(What is asked) Write the next part of the interview about photojournalists making gallery prints of their work, picking up after its final sentence.

(Source text)
--------------------------------------------------

SM: Partly, it was fortunate timing. When we began, many of these photographers were still alive. Eisenstadt introduced us to many of his colleagues at LIFE magazine, Carl Mydans was still living, as were many of the other LIFE photographers. It’s almost like a fraternity. One of the things we’ve been so passionate about is getting these photographers to make prints while they’re still alive. As a photojournalist, unlike a lot of other photographers, they never considered making prints during their lifetime. They were on assignment. They had a job to to. They got their assignment from LIFE or LOOK or whomever, they went out in the field, shot their work, sent their film back, and chances are they never even saw it. It was edited, and used or not used in a magazine.

When we met some of these other photographers, particularly with Carl Mydans, and we suggested that they could go back through the work and see it fresh. He’s seen it in a magazine, or a book, but to sit down with a negative and a printer…the printer would say, “Carl, you can make it this big or that big, we use different paper, crop it this way or that.” It opened up a whole new possibility for them in doing their work. We’ve met these photographers, we’ve encouraged them to do this, but a lot of times they’re hesitant. It’s just not something that’s in their thought process.

JB: Then. But probably we would say that’s changed.


Street Execution of a Viet Cong Prisoner, Saigon, 1968
Photograph by Eddie Adams

SM: That has changed. And now you get a lot more photographers who say, “I want to do what he did.” It really was like a fraternity, and one by one, we either knew about photographers, sometimes we’d talk to them and they’d be resistant. I knew Eddie Adams way back when in New York. Eddie was infamous for refusing galleries. I never really approached him, but I’d always talk to him about it. Within a few months of his passing, his wife came to us and asked us to represent the Estate. It’s a combination of people coming to us, people we’ve put out feelers to, and it’s a very close-knit community. Almost all of our photographers are colleagues of some sort. Sometimes to almost a humorous point. We did an exhibit once, and a photographer found out he was hanging next to another photographer, and he said, “Son-of-a-bitch, I hated him then, and I don’t want to hang next to him in your gallery.” So we moved the exhibit around a little bit.

--------------------------------------------------

(Dataset)
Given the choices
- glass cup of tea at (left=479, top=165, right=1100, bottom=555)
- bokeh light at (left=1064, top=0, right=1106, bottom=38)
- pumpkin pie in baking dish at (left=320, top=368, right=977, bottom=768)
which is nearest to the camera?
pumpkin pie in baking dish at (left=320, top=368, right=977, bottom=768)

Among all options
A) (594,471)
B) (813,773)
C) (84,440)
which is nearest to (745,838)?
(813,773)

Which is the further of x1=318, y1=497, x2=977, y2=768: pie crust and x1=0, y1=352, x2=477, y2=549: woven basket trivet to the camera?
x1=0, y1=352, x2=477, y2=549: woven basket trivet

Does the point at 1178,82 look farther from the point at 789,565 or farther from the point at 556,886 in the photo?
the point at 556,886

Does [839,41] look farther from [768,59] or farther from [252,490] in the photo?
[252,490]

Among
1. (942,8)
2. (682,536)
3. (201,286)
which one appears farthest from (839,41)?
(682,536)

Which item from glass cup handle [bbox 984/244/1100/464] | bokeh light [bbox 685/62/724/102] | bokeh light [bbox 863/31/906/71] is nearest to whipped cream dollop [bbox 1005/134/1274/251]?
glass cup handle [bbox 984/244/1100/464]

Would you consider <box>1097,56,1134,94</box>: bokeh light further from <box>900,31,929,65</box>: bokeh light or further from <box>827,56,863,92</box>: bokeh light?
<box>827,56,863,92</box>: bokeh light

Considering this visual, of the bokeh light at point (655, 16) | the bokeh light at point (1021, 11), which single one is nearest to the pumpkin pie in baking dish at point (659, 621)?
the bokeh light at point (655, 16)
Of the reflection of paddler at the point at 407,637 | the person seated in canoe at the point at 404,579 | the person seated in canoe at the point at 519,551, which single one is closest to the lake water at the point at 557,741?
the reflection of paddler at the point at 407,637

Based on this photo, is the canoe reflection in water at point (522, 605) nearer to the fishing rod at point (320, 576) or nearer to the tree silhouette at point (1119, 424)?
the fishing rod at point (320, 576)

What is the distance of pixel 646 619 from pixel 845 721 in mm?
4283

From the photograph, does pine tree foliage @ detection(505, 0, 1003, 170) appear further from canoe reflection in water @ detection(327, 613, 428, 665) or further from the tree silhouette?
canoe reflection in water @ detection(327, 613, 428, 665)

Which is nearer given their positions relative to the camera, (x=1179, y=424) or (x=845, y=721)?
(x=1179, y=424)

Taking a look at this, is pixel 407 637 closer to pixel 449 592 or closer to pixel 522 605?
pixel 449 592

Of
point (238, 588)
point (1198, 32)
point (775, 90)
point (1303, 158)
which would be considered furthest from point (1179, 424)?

--------------------------------------------------

(Reply to the task)
JB: You did?

SM: We did. My wife likes to say “We work for them.” And that’s true. A lot of times they’re elderly, and we feel very privileged. It’s important to get their work represented, particularly while they’re alive, and to get prints made that will represent a legacy for the future.

JB: You developed a relationship with a network of photographers who knew one another, and as your reputation built, they came to want to work with you. But what about the collectors themselves? How did you develop a relationship with a network of people who wanted to buy these prints.

SM: It started very innocently. This is what we were passionate about. This is what we put on the walls. This is what we want to talk about. And it was slow going in the beginning. We had many times where we had exhibits up, and the established photo collector would be like, “Gee, I don’t know about your gallery,” and then they’d look at it, and they’d say, “But this is photojournalism?” And we were like, “Yeah, isn’t it great?” A lot of what we’ve done, is that we’ve educated people about photojournalism.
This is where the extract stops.